Le sue letture divennero imponenti, mentre cominciò a collaborare alle riviste, la prima delle quali fu "La Riviera Ligure", una pubblicazione finanziata da commercianti di olio di oliva, che raccoglieva firme letterarie come Giovanni Boine e l'allora giovane poeta Camillo Sbarbaro. Nel 1917, sottotenente di fanteria (158° reggimento Brigata Liguria) partecipa alla prima guerra mondiale in Trentino, sul fronte della Vallarsa (scriverà la poesia "Valmorbia"). La sua prima pubblicazione poetica appare nel 1922, sulla rivista "Primo Tempo". Ma già nel 1916, a soli 20 anni, aveva scritto "Meriggiare pallido e assorto". Il testo ci porta alla prima celebre raccolta del nostro, quegli Ossi di seppia che usciranno nel 1925 per le edizioni di Piero Gobetti. Montale, negli anni che vanno dal 1915 al 1925, approfondisce anche la cultura europea del "negativo" (poetica del "male di vivere") portandosi dietro la sensazione dirà "di vivere sotto una campana di vetro". In questi anni che poi sfoceranno in Ossi di seppia, Montale si interessa alla poesia  che cerca di uscire dai limiti della realtà e del linguaggio già dato.

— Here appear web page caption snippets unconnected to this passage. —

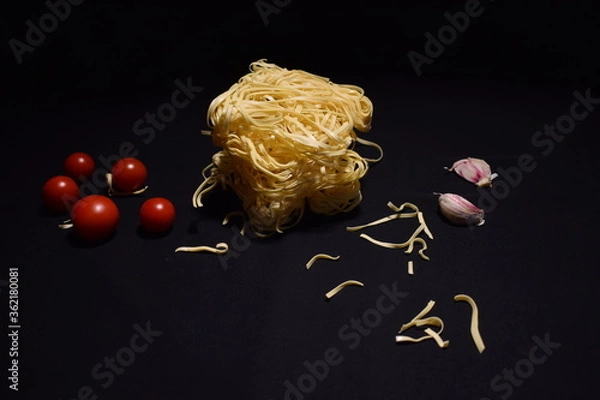 Fototapeta Still life in low key with black background.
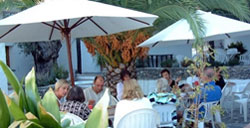 Dining outside at Cortijo Romero centre, Spain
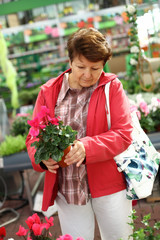 Senior woman in flower shop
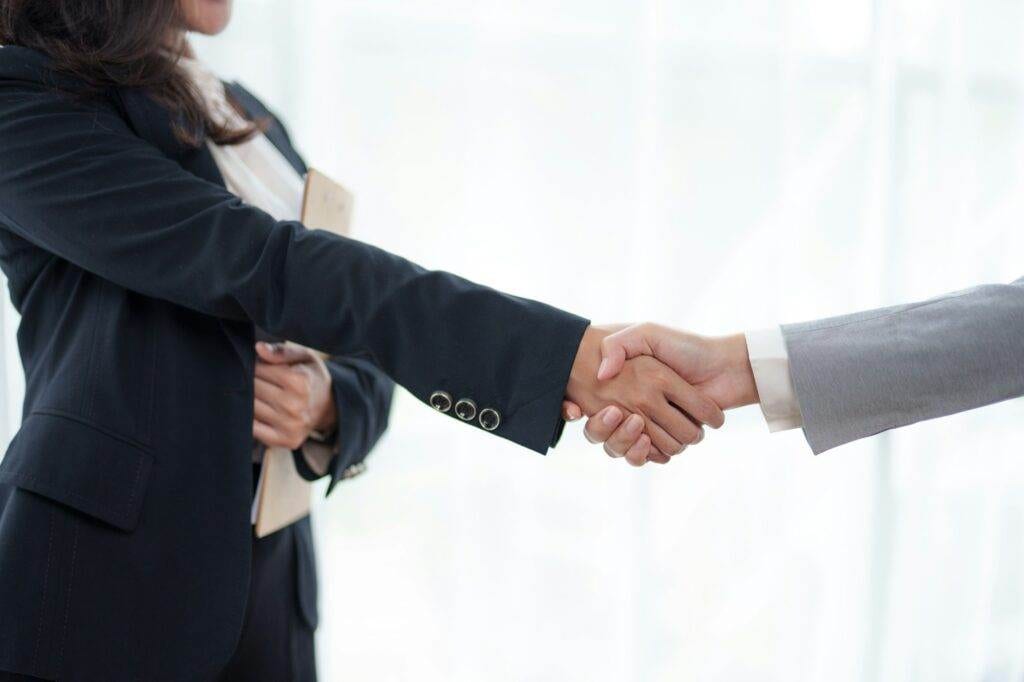 Business people join in congratulating them by แ in managing business in the organization. from join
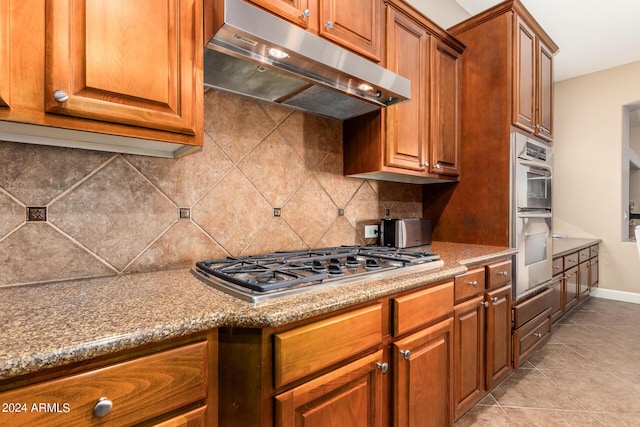 kitchen featuring backsplash, brown cabinets, under cabinet range hood, and stainless steel appliances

 La poesia francese (allora) moderna, a partire da Baudelaire, ma anche a quella di poeti anglosassoni come Robert Browning (1812 - 1889) sino ai contemporanei Eliot ed Ezra Pound. Date queste premesse teoretiche non stupirà notare come Montale, in Ossi di seppia si muova alla ricerca di un varco che metta in comunicazione il piano immutabile dell'essere con quello precipitoso ed implacabile del tempo. Prende forma e sostanza proprio in Ossi di seppia quella forma eretica e peculiare di "esistenzialismo montaliano" dove il varco, "l'anello che non tiene" [...talora ci si aspetta/ di scoprire uno sbaglio di Natura,/ il punto morto del mondo, l'anello che non tiene,/... 'I limoni'] la "maglia rotta", sono irruzione di una possibile libertà dall'ordine precostituito delle cose.
Dirà Montale stesso, nella Intervista Immaginaria, pubblicata nella rivista "La rassegna letteraria", numero 1, gennaio 1946 "forse negli anni in cui composi Ossi di seppia (tra il 20 e il 25) agì in me la 'filosofia dei contingentisti francesi', del Boutroux. Il 'miracolo' era per me evidente come la necessità, ubbidii ad un bisogno di espressione musicale. Volevo che la mia parola fosse più aderente di quella degli altri poeti che avevo conosciuto [...]"



Montale innerva la propria poesia della polarità necessità-libertà-contingente e per lui poesia sarà logos-musica-mnème, un impasto cioè di pensiero e musica, memoria, l'unità di suono e significato, non solo quella di suono e di senso. La poesia di Montale sarà dunque raffinata a livello metrico-stilistico e timbrico; però giocata sul piano della quotidianità e sul miscelare parole "alte" e parole comuni. Compare in Ossi di seppia il famoso "tu" montaliano, i versi si rivolgono in modo colloquiale a un tu che resta indeterminato, se si vuole, o invece, se lo si desidera, può indicare Montale stesso, se non direttamente il lettore, cioè noi.